Story sketch from Bumble Boogie.

This is a sustained piece of abstract and surreal animation and comes as a surprise to those accustomed only to “classic” Disney animation. It is not surprising, however, to those familiar with the “After You’ve Gone” jazz interlude in Make Mine Music, for “Bumble Boogie” is in the same genre. Rimsky-Korsakov’s Flight of the Bumble Bee is given a boogie-woogie treatment by Freddy Martin and his orchestra with Jack Fina at the piano. It is the piano especially which features as an opponent to the diminutive bee, who finds the natural world of flowers and leaves turning into an instrumental nightmare.

Bee flying from butterfly notes in Bumble Boogie.

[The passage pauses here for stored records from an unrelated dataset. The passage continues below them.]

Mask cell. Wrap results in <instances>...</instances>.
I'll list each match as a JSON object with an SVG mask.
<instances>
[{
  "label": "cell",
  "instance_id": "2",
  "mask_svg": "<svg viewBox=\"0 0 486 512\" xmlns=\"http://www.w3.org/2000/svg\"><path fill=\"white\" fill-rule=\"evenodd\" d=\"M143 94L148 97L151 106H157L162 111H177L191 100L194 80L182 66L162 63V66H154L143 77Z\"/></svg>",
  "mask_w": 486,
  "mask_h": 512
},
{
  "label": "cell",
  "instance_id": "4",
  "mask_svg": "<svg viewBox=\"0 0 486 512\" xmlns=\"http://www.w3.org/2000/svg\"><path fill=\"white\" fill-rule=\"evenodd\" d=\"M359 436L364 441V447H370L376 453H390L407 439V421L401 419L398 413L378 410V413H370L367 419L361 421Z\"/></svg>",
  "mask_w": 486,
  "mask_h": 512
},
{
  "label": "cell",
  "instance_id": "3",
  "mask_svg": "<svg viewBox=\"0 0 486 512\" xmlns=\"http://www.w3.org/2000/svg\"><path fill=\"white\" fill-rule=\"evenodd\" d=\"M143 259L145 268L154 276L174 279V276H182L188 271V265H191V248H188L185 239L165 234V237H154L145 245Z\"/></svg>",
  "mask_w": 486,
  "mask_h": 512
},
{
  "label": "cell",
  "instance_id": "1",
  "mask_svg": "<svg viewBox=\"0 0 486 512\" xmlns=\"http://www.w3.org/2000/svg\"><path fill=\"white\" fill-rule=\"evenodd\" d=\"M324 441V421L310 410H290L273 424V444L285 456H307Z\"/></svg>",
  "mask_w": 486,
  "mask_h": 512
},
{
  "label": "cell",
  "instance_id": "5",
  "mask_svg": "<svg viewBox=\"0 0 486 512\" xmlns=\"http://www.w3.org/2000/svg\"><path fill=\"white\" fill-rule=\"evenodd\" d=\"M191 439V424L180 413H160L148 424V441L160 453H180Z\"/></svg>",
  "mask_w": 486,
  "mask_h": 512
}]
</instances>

The pace is furious, the imagery changing abruptly from abstract shapes to surreal landscapes – piano keys transmogrifying themselves into flower petals, a moving staircase, a caterpillar, and a towering cobra, while never completely losing their identity. Once again we are reminded of the influences of the abstract artist Oskar Fischinger and of the surrealist Salvador Dali, both of whom worked briefly at the Disney Studio.

Bumble Boogie is a brilliant example of experimental animation, violent, free, febrile. Nothing like it was ever to come out of the Disney Studio again; for animators it repays constant study – the cleverness of current exponents like Svankmajer looks pale by comparison; it lasts barely three minutes.